ObjectiveTo observe the effect of Xianlian Jiedu prescription （XLJDP） on the proliferation， apoptosis， and migration of cancer-relative endothelial （CRE） cells， and to decipher the mechanism of XLJDP in regulating angiopoietin2 （Ang2） to maintain CRE cell homeostasis and inhibit tumor neovascularization.
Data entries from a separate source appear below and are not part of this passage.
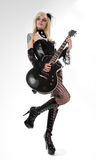 гитара девушки сексуальная Стоковая Фотография RF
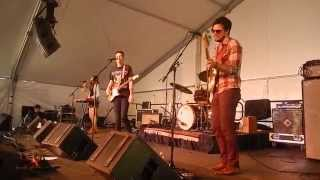 Houndmouth - Can You Get To That (Funkadelic cover) live @ Hogs for the Cause 3-29-14
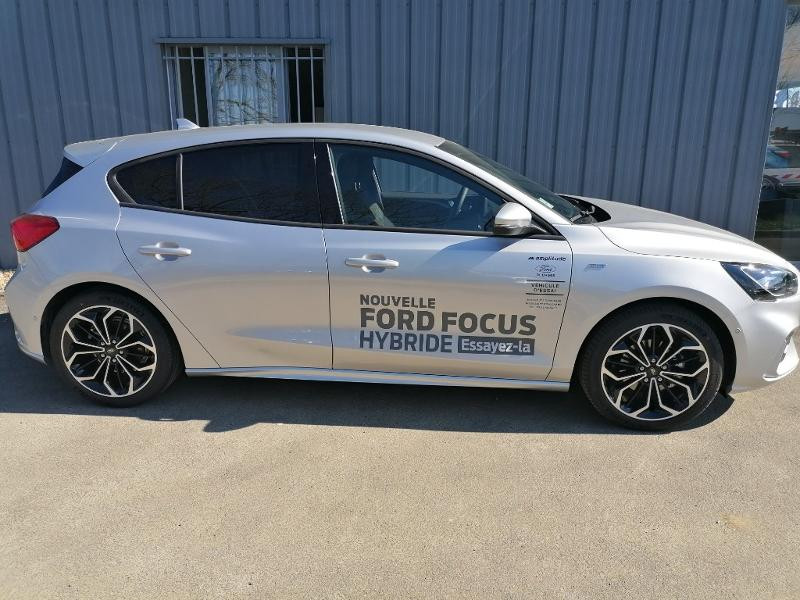 Ford Focus 1.0 EcoBoost 125ch mHEV ST-Line Business Gris occasion à Saint-Doulchard - photo n°4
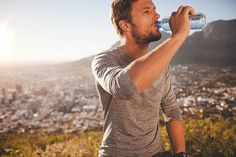 The myth of coffee and tea being dehydrating has been debunked, but do they count toward your daily water intake? Find out the best way to stay hydrated. Take A Break, Take That, Daily Water Intake, Beachbody Blog, Photos Booth, Excessive Sweating, Running Tips, Running Training, Trail Running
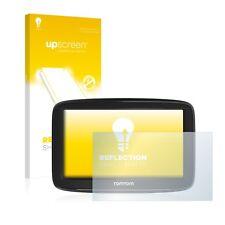 upscreen Reflection Schutzfolie für TomTom Via 62 Displayschutzfolie Matt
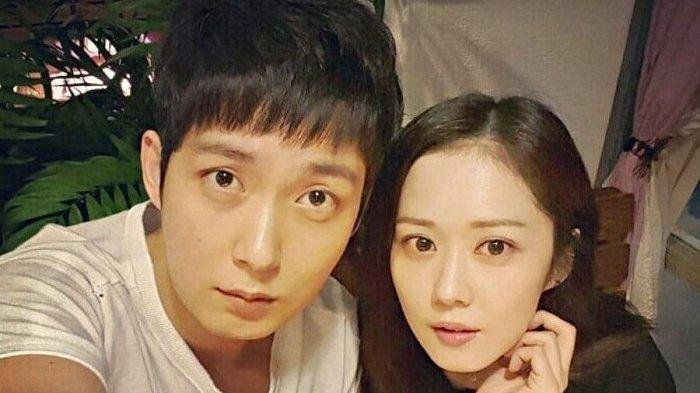 Saudara Kandung Bintang Populer Korea Ini Sama-sama Bersinar di Dunia Hiburan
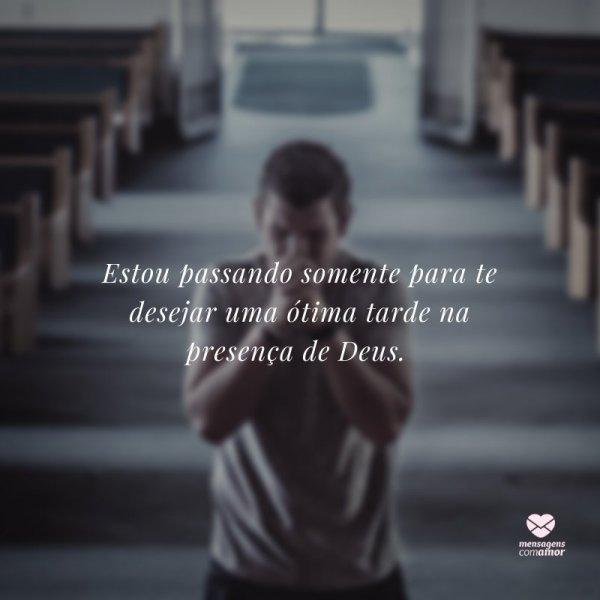 Irmãos Em Cristo Mensagem De Boa Tarde Evangélica Boa Tarde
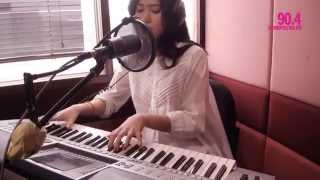 Video Love Is In The Air with Isyana Sarasvati - Tetap Dalam Jiwa download MP3, 3GP, MP4, WEBM, AVI, FLV Oktober 2017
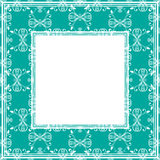 Confine verde blu royalty illustrazione gratis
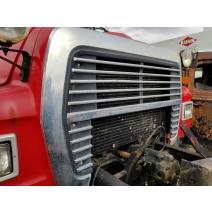 Grille Ford L8000 Holst Truck Parts
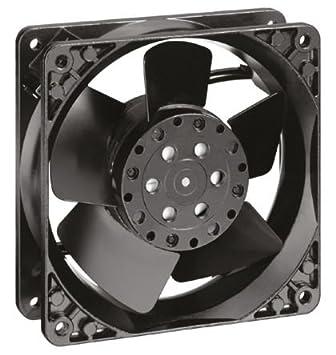 Papst 4656 N Carcasa del ordenador Ventilador - Ventilador de PC (Carcasa del ordenador, Ventilador, 12 cm, 2650 RPM, 160 m³/h, 1 Ventilador(es))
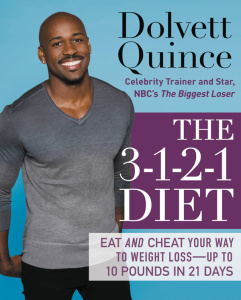 The 3 1 2 1 Diet  Eat and Cheat Your Way to Weight Loss  up to 10 Pounds in 21 Days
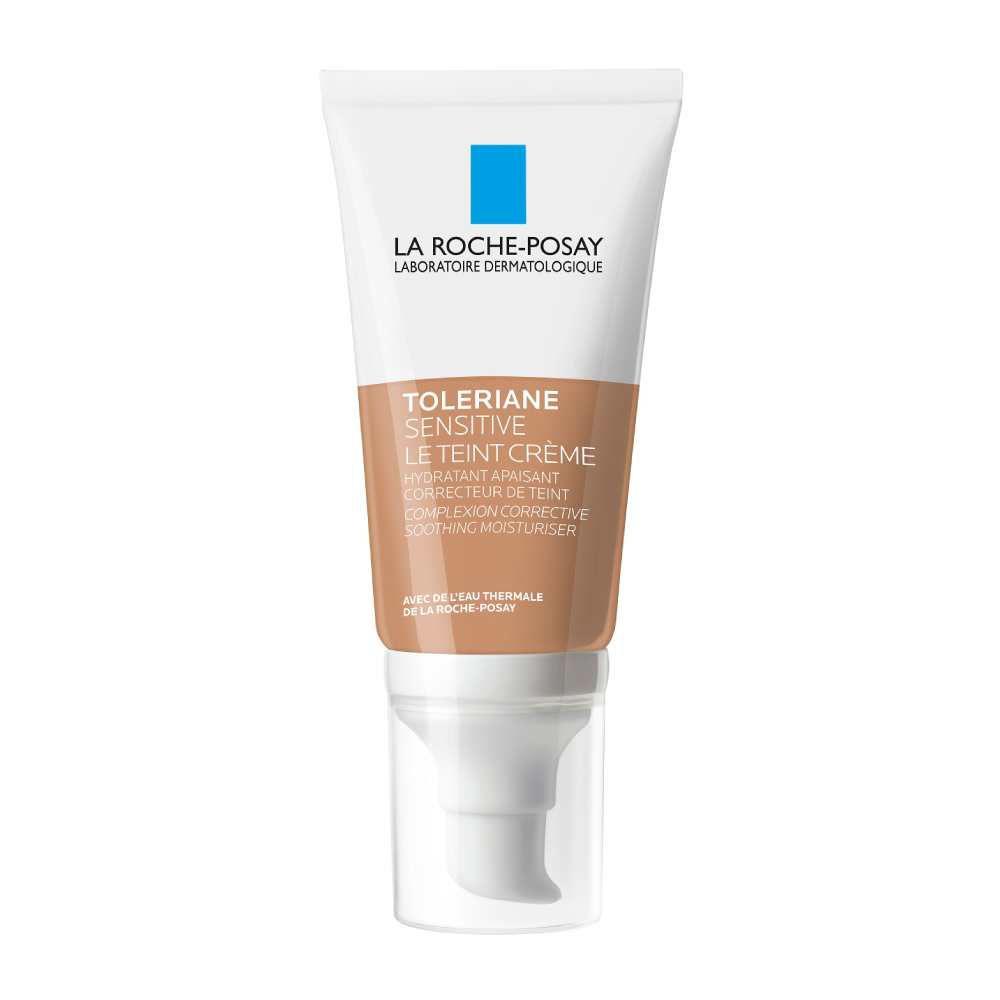 La Roche Posay Toleriane Sensitive Le Teint Creme Soothing Moisturiser Medium 50ml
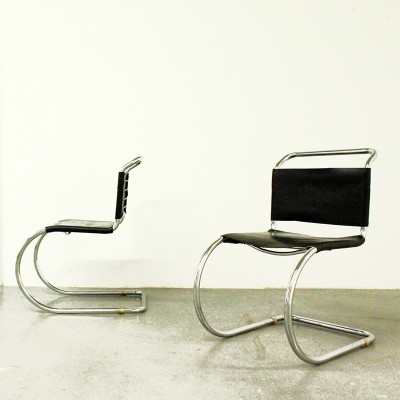 2 x MR 10 dining chair by Ludwig Mies van der Rohe, 1920s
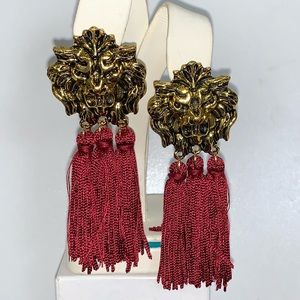 NWT Lion Head with Red Toss-ells Earrings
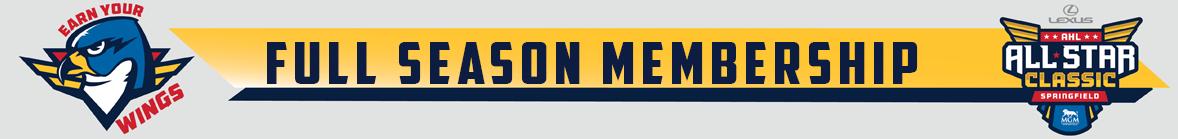 Full Season membership.png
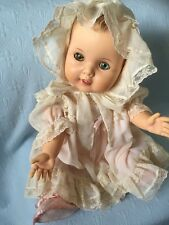 Vintage - AMERI CHA  DOLL- Antique Clothes-& Shoes 1950-- Clean -Green/blue Eyes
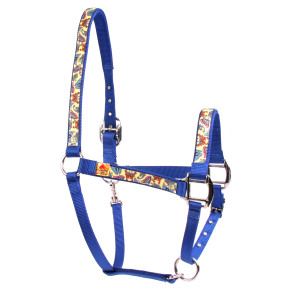 Butterflies on Yellow  High Fashion Horse Halter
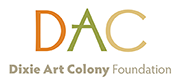 Dixie Art Colony Foundation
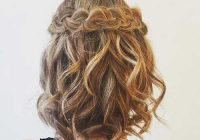chic looks with cute braided hairstyles for short hair Pretty Braided Hairstyles For Short Hair Choices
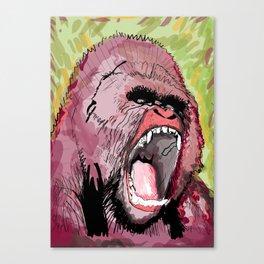 The gorilla  Canvas Print
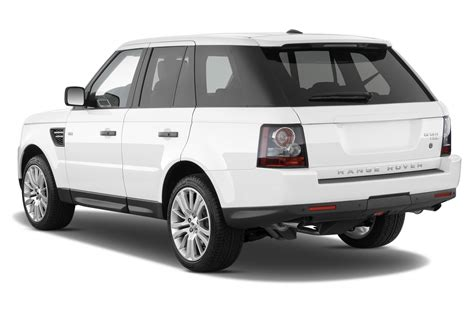 land rover 2011 2011 land rover range rover sport reviews and rating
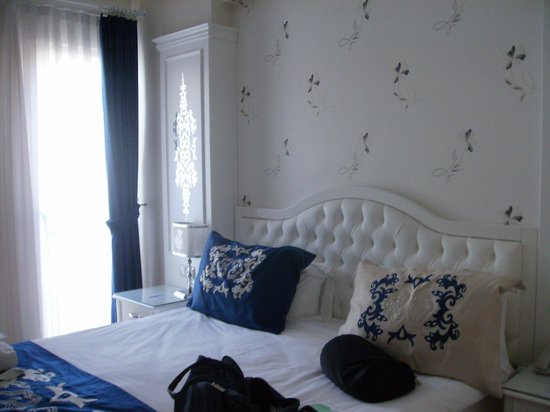 Sarnic Premier Hotel: room 2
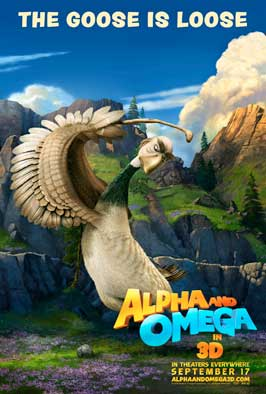 Alpha and Omega - 27 x 40 Movie Poster - Style B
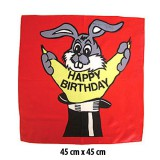Foulard Happy-Birthday 45 cm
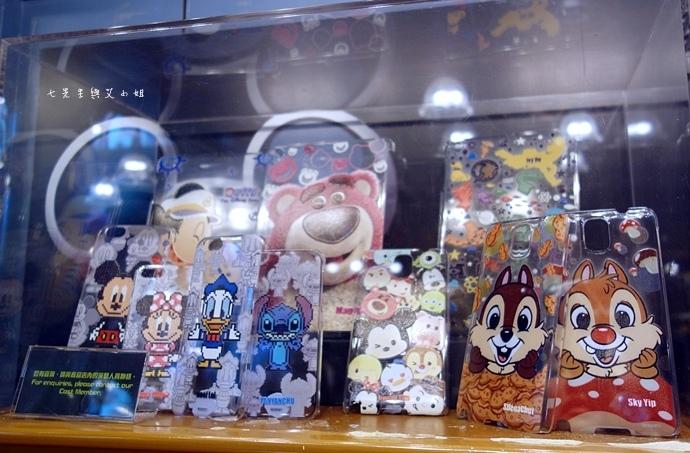 20 迪士尼冰雪小鎮、2015香港FUN享夏日禮、迪士尼美國大街小鎮下午茶、達菲熊雪莉玫見面會、雨天版遊行、迪士尼紀念品血拼.jpg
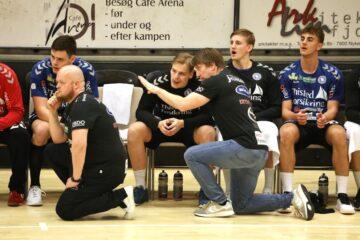 Jens Dolberg tager til Bergen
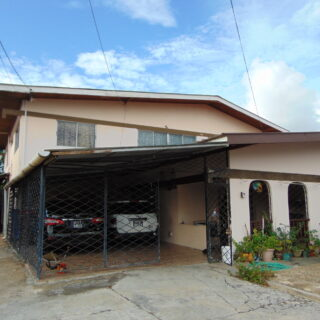 LANGE PARK, CHAGUANAS 6 BEDROOM, 5 BATH HOUSE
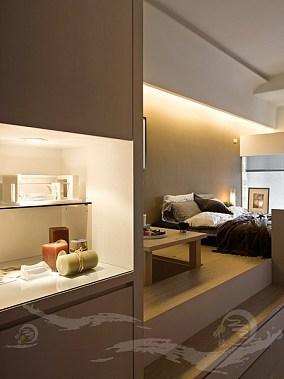 现代家装小户型装修图设计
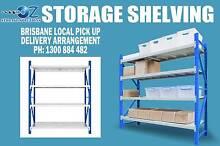 NEW Longspan HD Garage Storage Warehouse Shelving Rack Work Bench Darra Brisbane South West Preview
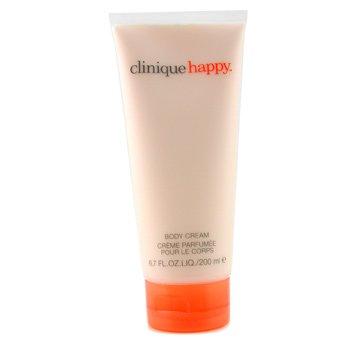 Clinique HAPPY body cream 200 ml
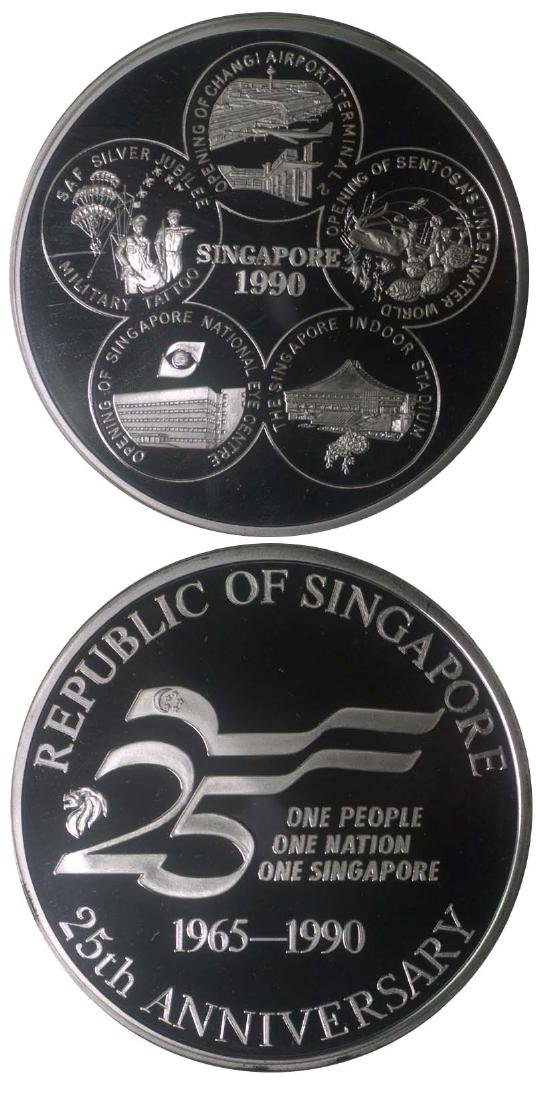 SINGAPORE Silver: Proof 5oz medal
MethodHuman umbilical vein endothelial cell line （HUVEC-c） was induced into CRE cells in the human colorectal cancer HCT-116 cell-conditioned medium. The CRE cells were assigned into the blank group， conditioned medium group， and XLJDP groups （1， 2， 3 g·L^-1） and treated for 48 h. The proliferation of CRE cells was detected by methyl thiazolyl tetrazolium （MTT） colorimetry. The morphological changes of CRE cells were observed via an inverted microscope. The apoptosis rate was detected by flow cytometry. Wound healing test and Transwell migration assay were employed to detect the 2D/3D migration ability of CRE cells. The protein levels of vimentin， N-cadherin， matrix metalloproteinase-9 （MMP-9）， and Ang2 in CRE cells were measured by Western blot. ResultThe MTT results showed that the cell viability was higher in the conditioned medium group than in the blank group （P<0.05）. Compared with the conditioned medium group， XLJDP decreased the cell proliferation rate （P<0.01） and changed the cell morphology. The total apoptosis rates of all the XLJDP groups were higher than that of the conditioned medium group （P<0.01）. The 2D and 3D migration abilities of the conditioned medium group were higher than those of the blank group （P<0.05， P<0.01）. Compared with the conditioned medium group， XLJDP at all the concentrations weakened the 2D migration ability （P<0.01） and medium- and high-concentration XLJDP weakened the 3D migration ability （P<0.01）. The protein levels of N-cadherin， Vimentin， MMP-9， and Ang2 were up-regulated in the conditioned medium group compared with those in the blank group （P<0.05， P<0.01）. Compared with the conditioned medium group， XLJDP at all the concentrations down-regulated the protein level of Ang2 （P<0.05， P<0.01）， and medium- and high-concentration XLJDP down-regulated those of N-cadherin， vimentin， and MMP-9 protein （P<0.01）. ConclusionXLJDP may inhibit the proliferation， migration， differentiation， and apoptosis of CRE cells by down-regulating the expression of Ang2， inhibiting tumor neovascularization， and maintaining the cell homeostasis.